Roman Coins

img_1026Today, two of my children and I went to an exhibit at the Nelson-Atkins Art Museum.  It was called Luxury: Treasures of the Roman Empire.  Today was the absolutely last day we could attend before the exhibit changes.


We saw so much.  Coins, fantastic jewelry, vessels, dishes, statues.  It was amazing.


The thing that impressed me was the coins.  Over and over, the signs would state that coins were important, that they were given as gifts from the emperor, that they showed status and importance.  They were worn on necklaces, they were placed on decorative dishes, they were passed on as an inheritance.


But… they were not used as currency.  They were too important to use in every day life.

Which makes the parable of the Lost Coin make so much more sense and mean so much more to me now.  Do you know the story?

The Parable of the Lost Coin

“Or suppose a woman has ten silver coins[a] and loses one.
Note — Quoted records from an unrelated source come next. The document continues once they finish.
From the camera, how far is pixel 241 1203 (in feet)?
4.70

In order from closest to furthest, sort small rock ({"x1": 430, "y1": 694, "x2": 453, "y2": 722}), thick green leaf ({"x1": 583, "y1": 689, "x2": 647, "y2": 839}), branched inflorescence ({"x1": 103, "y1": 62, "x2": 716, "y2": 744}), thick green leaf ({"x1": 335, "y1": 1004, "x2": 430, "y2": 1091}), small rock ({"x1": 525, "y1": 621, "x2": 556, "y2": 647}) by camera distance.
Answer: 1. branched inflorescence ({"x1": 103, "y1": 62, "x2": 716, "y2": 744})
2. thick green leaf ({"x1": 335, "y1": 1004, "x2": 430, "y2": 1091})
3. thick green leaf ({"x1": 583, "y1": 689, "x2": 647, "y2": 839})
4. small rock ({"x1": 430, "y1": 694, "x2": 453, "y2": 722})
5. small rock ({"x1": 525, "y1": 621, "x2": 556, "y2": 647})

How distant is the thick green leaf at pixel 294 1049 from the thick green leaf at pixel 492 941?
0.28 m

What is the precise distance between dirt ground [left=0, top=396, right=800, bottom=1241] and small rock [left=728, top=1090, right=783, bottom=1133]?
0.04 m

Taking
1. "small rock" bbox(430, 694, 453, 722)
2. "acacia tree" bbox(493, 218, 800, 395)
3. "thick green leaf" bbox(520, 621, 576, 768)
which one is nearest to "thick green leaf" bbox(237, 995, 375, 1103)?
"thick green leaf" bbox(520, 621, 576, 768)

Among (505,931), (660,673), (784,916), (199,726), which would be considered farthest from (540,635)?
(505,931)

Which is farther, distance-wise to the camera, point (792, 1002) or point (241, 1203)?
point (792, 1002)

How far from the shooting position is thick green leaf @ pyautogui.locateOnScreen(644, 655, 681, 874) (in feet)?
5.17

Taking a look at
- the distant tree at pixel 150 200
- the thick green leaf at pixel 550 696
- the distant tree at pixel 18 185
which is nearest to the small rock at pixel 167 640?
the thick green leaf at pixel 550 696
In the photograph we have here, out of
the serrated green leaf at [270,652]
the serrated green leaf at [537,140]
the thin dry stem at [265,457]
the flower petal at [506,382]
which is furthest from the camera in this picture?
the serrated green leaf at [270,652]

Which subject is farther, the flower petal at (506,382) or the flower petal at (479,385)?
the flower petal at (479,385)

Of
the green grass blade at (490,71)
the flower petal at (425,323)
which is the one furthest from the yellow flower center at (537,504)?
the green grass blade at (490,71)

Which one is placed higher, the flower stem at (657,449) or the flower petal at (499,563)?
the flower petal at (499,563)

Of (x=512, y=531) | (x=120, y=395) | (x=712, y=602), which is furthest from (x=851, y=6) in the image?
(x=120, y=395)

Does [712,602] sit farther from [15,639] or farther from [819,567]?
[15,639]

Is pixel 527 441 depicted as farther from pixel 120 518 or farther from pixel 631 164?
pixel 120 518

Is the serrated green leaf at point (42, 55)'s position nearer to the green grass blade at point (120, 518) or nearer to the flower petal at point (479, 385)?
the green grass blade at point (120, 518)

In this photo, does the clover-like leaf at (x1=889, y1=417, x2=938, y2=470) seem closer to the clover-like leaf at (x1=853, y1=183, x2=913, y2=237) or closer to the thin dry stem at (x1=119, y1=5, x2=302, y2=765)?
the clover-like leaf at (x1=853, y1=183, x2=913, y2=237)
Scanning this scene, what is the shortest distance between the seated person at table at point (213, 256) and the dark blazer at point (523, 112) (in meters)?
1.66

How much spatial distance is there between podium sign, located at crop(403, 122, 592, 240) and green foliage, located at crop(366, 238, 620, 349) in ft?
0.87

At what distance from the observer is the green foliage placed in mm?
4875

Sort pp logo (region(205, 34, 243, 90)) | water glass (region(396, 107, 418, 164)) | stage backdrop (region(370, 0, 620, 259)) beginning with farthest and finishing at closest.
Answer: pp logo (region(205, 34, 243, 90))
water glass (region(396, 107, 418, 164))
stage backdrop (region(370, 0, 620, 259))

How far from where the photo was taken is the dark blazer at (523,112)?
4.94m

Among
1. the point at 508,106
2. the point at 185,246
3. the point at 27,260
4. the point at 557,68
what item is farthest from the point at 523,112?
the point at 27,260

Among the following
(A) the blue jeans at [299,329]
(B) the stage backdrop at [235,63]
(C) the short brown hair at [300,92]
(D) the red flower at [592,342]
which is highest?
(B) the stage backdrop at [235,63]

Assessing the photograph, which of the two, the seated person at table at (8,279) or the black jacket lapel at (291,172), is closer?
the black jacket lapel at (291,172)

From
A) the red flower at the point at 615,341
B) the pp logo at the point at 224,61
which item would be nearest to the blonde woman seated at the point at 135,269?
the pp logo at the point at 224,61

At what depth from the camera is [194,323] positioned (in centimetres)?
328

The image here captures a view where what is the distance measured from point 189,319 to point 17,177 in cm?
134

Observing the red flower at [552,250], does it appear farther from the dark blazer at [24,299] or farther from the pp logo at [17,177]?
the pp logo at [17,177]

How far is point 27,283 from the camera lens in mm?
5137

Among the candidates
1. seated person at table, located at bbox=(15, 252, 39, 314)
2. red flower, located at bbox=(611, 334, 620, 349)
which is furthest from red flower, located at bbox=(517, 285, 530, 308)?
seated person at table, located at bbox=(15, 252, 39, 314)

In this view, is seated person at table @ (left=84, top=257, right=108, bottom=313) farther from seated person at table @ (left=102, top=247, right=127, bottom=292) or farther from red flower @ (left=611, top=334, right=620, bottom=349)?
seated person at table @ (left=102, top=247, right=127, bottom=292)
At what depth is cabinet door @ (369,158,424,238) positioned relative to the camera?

Doesn’t she light a lamp, sweep the house and search carefully until she finds it? And when she finds it, she calls her friends and neighbors together and says, ‘Rejoice with me; I have found my lost coin.’ 10 In the same way, I tell you, there is rejoicing in the presence of the angels of God over one sinner who repents.”

Luke 15: 8-10 (NIV)

See?  She had 10 coins.  In this picture, this necklace has 11.


And she lost one.  She lost her status.  She lost an important thing.  So then she lights a lamp, she sweeps EVERYTHING.  She looks for this little bitty coin that means so much to her, to her husband, to her status, her importance, her inheritance!

And then she finds it!

And God does the same with us.  He looks for us.  He looks under everything.  We are his coin.  And he rejoices when we are found!